Bislang sind die Behörden ihren Verpflichtungen zum Schutz des Mädchens nicht nachgekommen. Seit Januar wurde die 10-Jährige in verschiedenen Gesundheitseinrichtungen untersucht, weil sie über Bauchschmerzen klagte. Die Schwangerschaft blieb jedoch unbemerkt. Stattdessen vermutete man, dass es sich um Darmparasiten oder einen Tumor handelte. Im Jahr 2014 hatte die Mutter des Mädchens Anzeige wegen des sexuellen Missbrauchs ihrer Tochter erstattet, woraufhin jedoch weder eine Untersuchung eingeleitet wurde noch Schutzmaßnahmen ergriffen wurden, da die Staatsanwaltschaft der Ansicht war, dass keine Gefahr für die 10 Jährige bestünde. Erst als man ihre Schwangerschaft feststellte, wurde eine Untersuchung des Missbrauchs durch ihren Stiefvater eingeleitet. Dieser befindet sich derzeit auf der Flucht, um sich der Justiz zu entziehen. Die Mutter des Mädchens hingegen wurde in Haft genommen, da man ihr Verletzung der Obhutspflicht und Mittäterschaft vorwirft. Am 29. April wurde das schwangere Mädchen in eine Einrichtung für junge Mütter (centro de niñas madres) gebracht.

Hintergrundinformation

Hintergrund

In Paraguay ist ein Schwangerschaftsabbruch nur dann gestattet, wenn Lebensgefahr für die Frau bzw. das Mädchen besteht. Unter anderen Umständen ist ein Schwangerschaftsabbruch verboten, selbst wenn die Schwangerschaft das Ergebnis von Vergewaltigung oder Inzest ist oder wenn eine schwere Fehlbildung des Fötus vorliegt. Diese restriktive Gesetzeslage ist ein Verstoß gegen internationale Menschenrechtsnormen.

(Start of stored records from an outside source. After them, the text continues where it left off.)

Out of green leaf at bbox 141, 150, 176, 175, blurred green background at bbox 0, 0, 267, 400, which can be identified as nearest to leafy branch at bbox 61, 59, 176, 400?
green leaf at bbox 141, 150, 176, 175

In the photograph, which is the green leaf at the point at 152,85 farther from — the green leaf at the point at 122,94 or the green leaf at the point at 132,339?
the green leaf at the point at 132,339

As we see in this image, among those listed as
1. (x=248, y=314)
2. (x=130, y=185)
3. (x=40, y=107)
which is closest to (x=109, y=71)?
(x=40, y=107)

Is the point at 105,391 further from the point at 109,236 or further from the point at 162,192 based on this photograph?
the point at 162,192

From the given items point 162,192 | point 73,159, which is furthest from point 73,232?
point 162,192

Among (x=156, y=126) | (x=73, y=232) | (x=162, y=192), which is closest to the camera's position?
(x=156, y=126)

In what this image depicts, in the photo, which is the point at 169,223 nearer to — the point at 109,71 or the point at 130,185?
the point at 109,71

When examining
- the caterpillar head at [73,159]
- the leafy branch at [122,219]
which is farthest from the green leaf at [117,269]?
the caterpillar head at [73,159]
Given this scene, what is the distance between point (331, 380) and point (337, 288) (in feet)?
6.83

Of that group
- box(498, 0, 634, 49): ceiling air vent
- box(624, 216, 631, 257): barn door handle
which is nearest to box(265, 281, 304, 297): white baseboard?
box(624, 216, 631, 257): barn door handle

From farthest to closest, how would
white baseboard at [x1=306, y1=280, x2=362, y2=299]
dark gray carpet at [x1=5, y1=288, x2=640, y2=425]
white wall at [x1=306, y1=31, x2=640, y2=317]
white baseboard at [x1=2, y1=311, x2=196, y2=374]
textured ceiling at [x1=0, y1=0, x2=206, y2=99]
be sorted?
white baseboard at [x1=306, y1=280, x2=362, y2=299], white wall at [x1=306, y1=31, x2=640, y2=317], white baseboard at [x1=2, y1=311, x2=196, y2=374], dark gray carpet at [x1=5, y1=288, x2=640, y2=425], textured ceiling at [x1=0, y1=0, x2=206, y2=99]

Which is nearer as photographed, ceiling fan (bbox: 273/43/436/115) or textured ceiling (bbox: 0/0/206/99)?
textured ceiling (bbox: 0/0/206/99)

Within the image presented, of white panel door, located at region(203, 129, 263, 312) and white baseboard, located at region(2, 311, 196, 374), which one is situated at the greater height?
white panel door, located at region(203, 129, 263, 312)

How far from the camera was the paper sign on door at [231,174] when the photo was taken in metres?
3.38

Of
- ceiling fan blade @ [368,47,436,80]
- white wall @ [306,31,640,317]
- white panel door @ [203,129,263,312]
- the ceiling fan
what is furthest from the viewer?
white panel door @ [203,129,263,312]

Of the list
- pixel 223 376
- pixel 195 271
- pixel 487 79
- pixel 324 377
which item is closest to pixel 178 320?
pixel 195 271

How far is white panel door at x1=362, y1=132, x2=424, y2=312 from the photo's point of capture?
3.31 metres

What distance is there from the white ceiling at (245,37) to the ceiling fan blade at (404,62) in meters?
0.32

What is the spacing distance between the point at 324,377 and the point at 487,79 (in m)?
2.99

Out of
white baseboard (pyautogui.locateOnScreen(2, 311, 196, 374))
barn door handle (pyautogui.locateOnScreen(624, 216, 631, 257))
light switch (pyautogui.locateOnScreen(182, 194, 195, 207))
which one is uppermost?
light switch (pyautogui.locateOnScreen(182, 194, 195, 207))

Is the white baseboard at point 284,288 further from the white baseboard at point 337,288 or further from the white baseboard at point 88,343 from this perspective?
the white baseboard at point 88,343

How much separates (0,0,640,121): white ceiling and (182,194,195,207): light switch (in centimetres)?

Artikel 3 des Übereinkommens über die Rechte des Kindes besagt: "Bei allen Maßnahmen, die Kinder betreffen, gleichviel ob sie von öffentlichen oder privaten Einrichtungen der sozialen Fürsorge, Gerichten, Verwaltungsbehörden oder Gesetzgebungsorganen getroffen werden, ist das Wohl des Kindes ein Gesichtspunkt, der vorrangig zu berücksichtigen ist." Der Ausschuss für die Rechte des Kindes verpflichtet alle Vertragsstaaten des Übereinkommens und somit auch Paraguay dazu, Mädchen zumindest dann Zugang zu Schwangerschaftsabbrüchen zu gewähren, wenn eine Gefahr für ihr Leben oder ihre Gesundheit besteht, sowie in Fällen von Vergewaltigung und Inzest.